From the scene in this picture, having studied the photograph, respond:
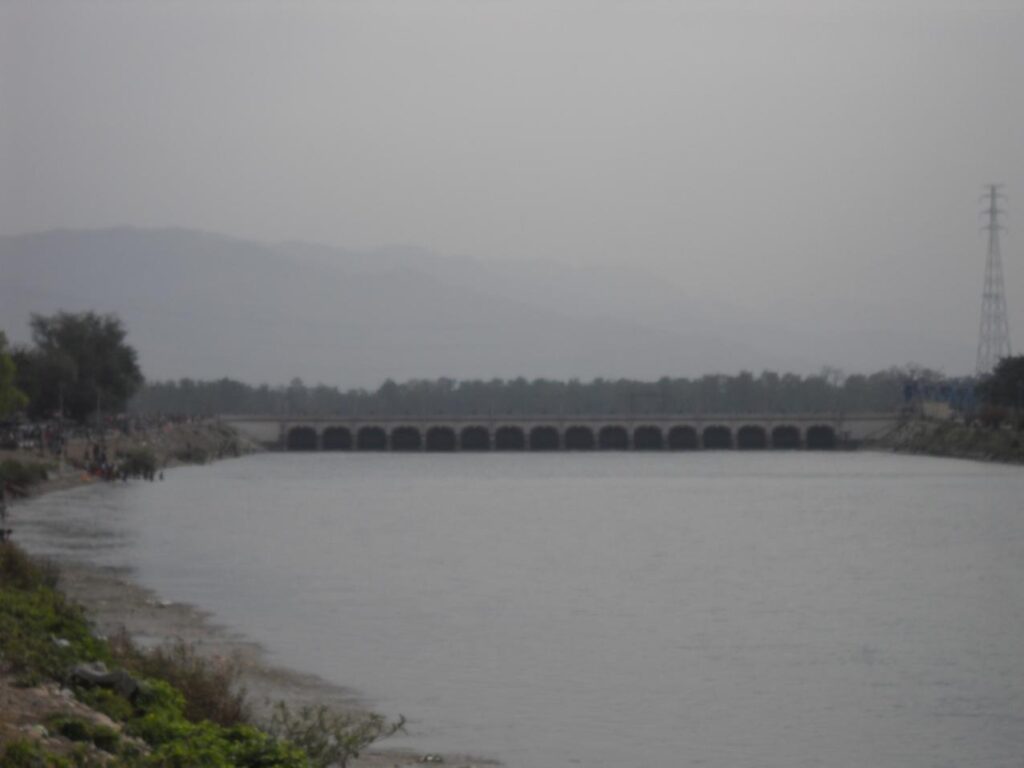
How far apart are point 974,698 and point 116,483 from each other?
62.9 m

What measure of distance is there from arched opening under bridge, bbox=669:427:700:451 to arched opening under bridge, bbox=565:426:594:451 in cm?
857

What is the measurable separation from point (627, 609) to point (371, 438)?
448 ft

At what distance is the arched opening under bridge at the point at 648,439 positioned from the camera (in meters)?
168

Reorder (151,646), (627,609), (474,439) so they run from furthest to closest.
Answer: (474,439), (627,609), (151,646)

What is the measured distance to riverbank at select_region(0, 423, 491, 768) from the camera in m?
13.0

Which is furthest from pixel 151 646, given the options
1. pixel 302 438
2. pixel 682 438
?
pixel 682 438

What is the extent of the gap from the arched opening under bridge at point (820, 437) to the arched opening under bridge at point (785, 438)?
1.40 metres

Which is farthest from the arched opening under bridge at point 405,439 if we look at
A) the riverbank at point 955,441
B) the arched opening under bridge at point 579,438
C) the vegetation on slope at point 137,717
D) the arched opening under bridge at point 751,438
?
the vegetation on slope at point 137,717

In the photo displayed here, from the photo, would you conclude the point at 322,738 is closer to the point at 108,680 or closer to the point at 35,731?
the point at 108,680

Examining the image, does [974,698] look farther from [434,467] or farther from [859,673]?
[434,467]

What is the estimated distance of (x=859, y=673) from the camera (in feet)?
81.8

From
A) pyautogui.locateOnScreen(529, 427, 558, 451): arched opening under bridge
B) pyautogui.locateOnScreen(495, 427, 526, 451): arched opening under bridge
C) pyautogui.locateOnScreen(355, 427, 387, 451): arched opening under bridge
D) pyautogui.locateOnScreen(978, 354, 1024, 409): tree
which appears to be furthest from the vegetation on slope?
pyautogui.locateOnScreen(495, 427, 526, 451): arched opening under bridge

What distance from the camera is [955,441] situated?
127 m

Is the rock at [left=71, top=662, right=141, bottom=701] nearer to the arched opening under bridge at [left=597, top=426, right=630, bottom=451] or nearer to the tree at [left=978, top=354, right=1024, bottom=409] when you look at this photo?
----------------
▶ **Task requirements**
Reproduce all of the lines above word for word, leaving out the pictures.

▶ **Correct result**
From the scene in this picture, having studied the photograph, respond:
How far apart are point 974,698 and point 116,483 from each other?
62.9 m

What measure of distance is there from arched opening under bridge, bbox=669:427:700:451 to arched opening under bridge, bbox=565:426:594:451 in cm?
857

What is the measurable separation from point (627, 609) to point (371, 438)?
448 ft

At what distance is the arched opening under bridge at the point at 648,439 positioned from the camera (in meters)?
168

Reorder (151,646), (627,609), (474,439) so they run from furthest to closest.
Answer: (474,439), (627,609), (151,646)

What is the measured distance to riverbank at select_region(0, 423, 491, 768) from the camera in m?
13.0

Which is furthest from pixel 151 646, given the options
1. pixel 302 438
2. pixel 682 438
?
pixel 682 438

What is the extent of the gap from the arched opening under bridge at point (820, 437) to the arched opening under bridge at point (785, 438)?
1.40 metres

Which is farthest from the arched opening under bridge at point 405,439 if we look at
A) the riverbank at point 955,441
B) the arched opening under bridge at point 579,438
C) the vegetation on slope at point 137,717
D) the arched opening under bridge at point 751,438
?
the vegetation on slope at point 137,717

In the photo displayed here, from the photo, would you conclude the point at 322,738 is closer to the point at 108,680 or closer to the point at 35,731?
the point at 108,680

Examining the image, does [974,698] look farther from [434,467] or farther from [859,673]?
[434,467]

What is the estimated distance of (x=859, y=673) from the camera (in feet)?
81.8

From
A) pyautogui.locateOnScreen(529, 427, 558, 451): arched opening under bridge
B) pyautogui.locateOnScreen(495, 427, 526, 451): arched opening under bridge
C) pyautogui.locateOnScreen(355, 427, 387, 451): arched opening under bridge
D) pyautogui.locateOnScreen(978, 354, 1024, 409): tree
which appears to be furthest from the vegetation on slope?
pyautogui.locateOnScreen(495, 427, 526, 451): arched opening under bridge

What distance from the camera is [955,441] situated?
127 m

Is the rock at [left=71, top=662, right=141, bottom=701] nearer to the arched opening under bridge at [left=597, top=426, right=630, bottom=451] or nearer to the tree at [left=978, top=354, right=1024, bottom=409] when you look at this photo?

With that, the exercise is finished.